The Jason Van Dyke case showed the danger of being ruled by fear

Posted By on 10.05.18 at 05:28 PM

Jason Van Dyke was found guilty of second-degree murder on Friday. - ANTONIO PEREZ/CHICAGO TRIBUNE
  • Antonio Perez/Chicago Tribune
  • Jason Van Dyke was found guilty of second-degree murder on Friday.

Jason Van Dyke was found guilty of second-degree murder today, but in an overwhelming number of cases in America, if a cop shoots someone because he's angry he's considered a murderer, while if he shoots someone because he's scared, he's innocent.

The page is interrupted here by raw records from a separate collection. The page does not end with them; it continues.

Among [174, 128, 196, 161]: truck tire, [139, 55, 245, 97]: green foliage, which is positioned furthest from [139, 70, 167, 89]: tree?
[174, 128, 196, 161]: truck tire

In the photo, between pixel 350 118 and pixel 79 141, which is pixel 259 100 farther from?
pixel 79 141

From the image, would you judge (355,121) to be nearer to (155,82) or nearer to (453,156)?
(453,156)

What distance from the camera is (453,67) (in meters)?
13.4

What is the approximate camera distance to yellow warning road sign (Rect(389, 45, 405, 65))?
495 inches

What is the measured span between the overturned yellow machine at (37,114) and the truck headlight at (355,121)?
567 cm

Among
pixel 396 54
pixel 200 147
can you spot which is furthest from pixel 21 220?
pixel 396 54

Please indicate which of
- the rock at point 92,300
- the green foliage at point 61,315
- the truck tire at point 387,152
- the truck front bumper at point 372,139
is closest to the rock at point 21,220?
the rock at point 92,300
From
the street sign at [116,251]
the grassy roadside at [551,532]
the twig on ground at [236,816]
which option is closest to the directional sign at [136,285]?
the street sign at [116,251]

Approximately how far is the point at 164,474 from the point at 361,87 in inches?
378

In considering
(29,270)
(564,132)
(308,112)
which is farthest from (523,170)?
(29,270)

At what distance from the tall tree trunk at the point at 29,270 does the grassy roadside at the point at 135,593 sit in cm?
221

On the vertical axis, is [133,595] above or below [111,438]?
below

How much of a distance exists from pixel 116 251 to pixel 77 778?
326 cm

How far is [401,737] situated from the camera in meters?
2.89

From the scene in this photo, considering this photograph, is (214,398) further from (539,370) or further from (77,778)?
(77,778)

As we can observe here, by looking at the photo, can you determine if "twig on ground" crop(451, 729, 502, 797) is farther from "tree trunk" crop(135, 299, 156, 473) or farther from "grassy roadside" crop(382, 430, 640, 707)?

We don't really know what was going on inside of the head of Jason Van Dyke when he shot LaQuan McDonald. It's possible that he was legitimately fearful when he shot the teen 16 times, as he and Laurence Miller—a Florida-based clinical psychologist—testified in the former police officer’s defense.

But an officer can be frightened and still act unjustly. It's worth interrogating that fear and deciding whether it's enough to justify murder, and if so whether it provides enough to base a system of justice upon.

Chris Hayes's 2017 book A Colony in a Nation does a masterful job of explaining how our, country once founded on principles of justice for all, now looks a lot like a police state.

He attributes a lot of the problem to a generalized sense of fear—particularly white people's racial fear of nonwhites. "We obsess over order, fear trumps civil rights," Hayes writes. Fear of crime waves, of terrorist attacks, gets converted into policy, and becomes the justification for the war on the drugs, the war on terror, mass incarceration, and on a more elemental level the police killings of young black men.

Today, the fear of what could happen if the Van Dyke verdict went the other way, and protesters—largely African-American—took to the streets in a rage caused all sorts of overreactions in Chicago.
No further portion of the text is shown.